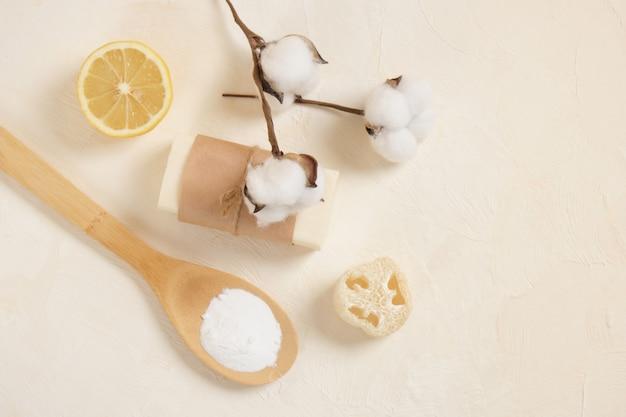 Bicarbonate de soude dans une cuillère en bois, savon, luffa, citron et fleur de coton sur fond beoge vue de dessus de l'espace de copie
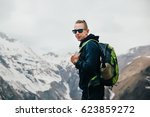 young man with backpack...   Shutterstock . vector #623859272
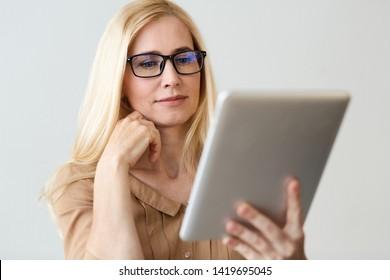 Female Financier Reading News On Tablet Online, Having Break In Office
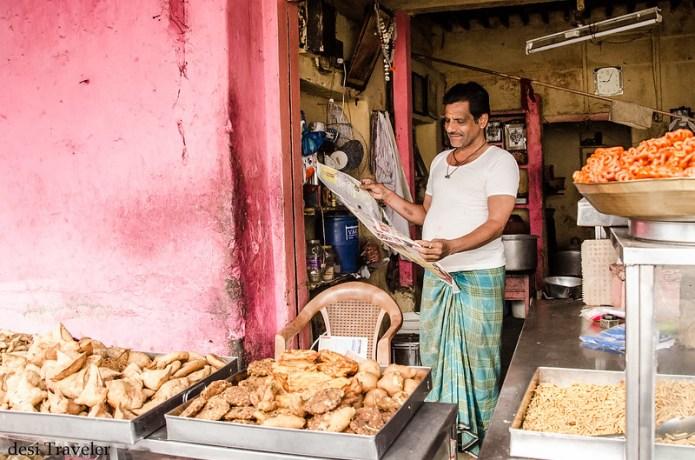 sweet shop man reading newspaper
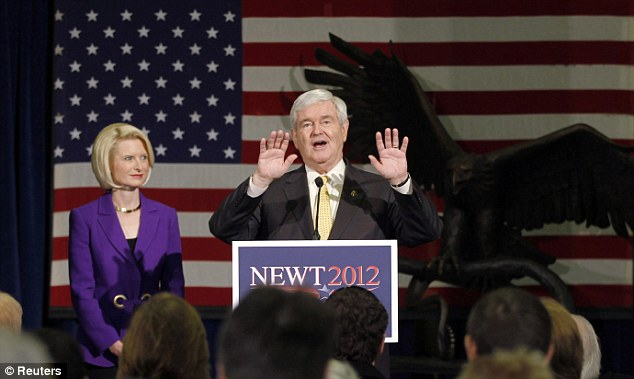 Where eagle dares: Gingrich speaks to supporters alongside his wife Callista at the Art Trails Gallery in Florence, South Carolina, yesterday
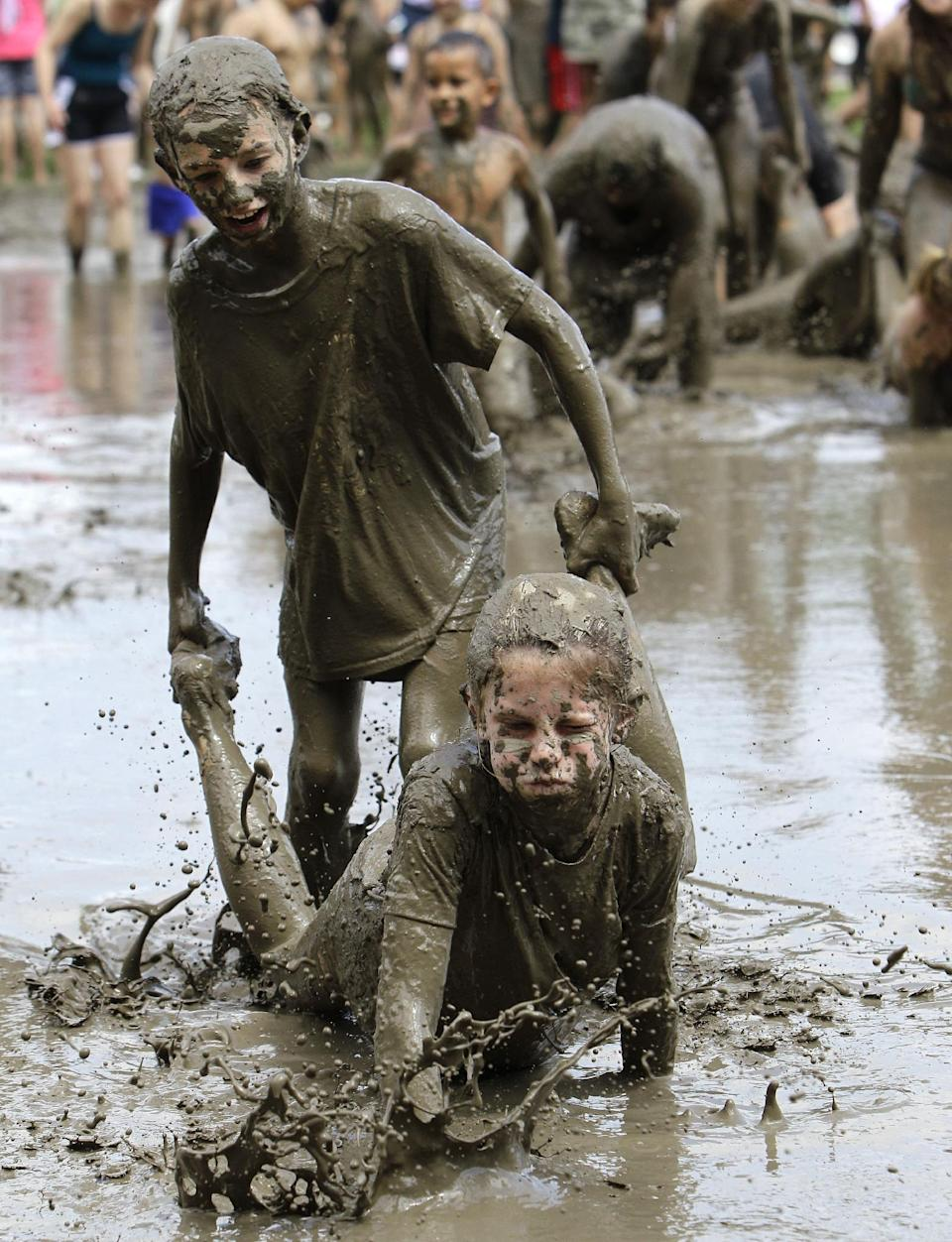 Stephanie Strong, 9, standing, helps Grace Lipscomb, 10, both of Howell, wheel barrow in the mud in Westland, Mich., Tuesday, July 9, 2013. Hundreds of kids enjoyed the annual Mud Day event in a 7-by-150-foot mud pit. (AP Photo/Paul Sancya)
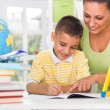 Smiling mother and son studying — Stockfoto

·····

The data above needs to be retyped exactly, with the images left out.

 Bicarbonate de soude dans une cuillère en bois, savon, luffa, citron et fleur de coton sur fond beoge vue de dessus de l'espace de copie
 young man with backpack...   Shutterstock . vector #623859272
 Female Financier Reading News On Tablet Online, Having Break In Office
 sweet shop man reading newspaper
 Where eagle dares: Gingrich speaks to supporters alongside his wife Callista at the Art Trails Gallery in Florence, South Carolina, yesterday
 Stephanie Strong, 9, standing, helps Grace Lipscomb, 10, both of Howell, wheel barrow in the mud in Westland, Mich., Tuesday, July 9, 2013. Hundreds of kids enjoyed the annual Mud Day event in a 7-by-150-foot mud pit. (AP Photo/Paul Sancya)
 Smiling mother and son studying — Stockfoto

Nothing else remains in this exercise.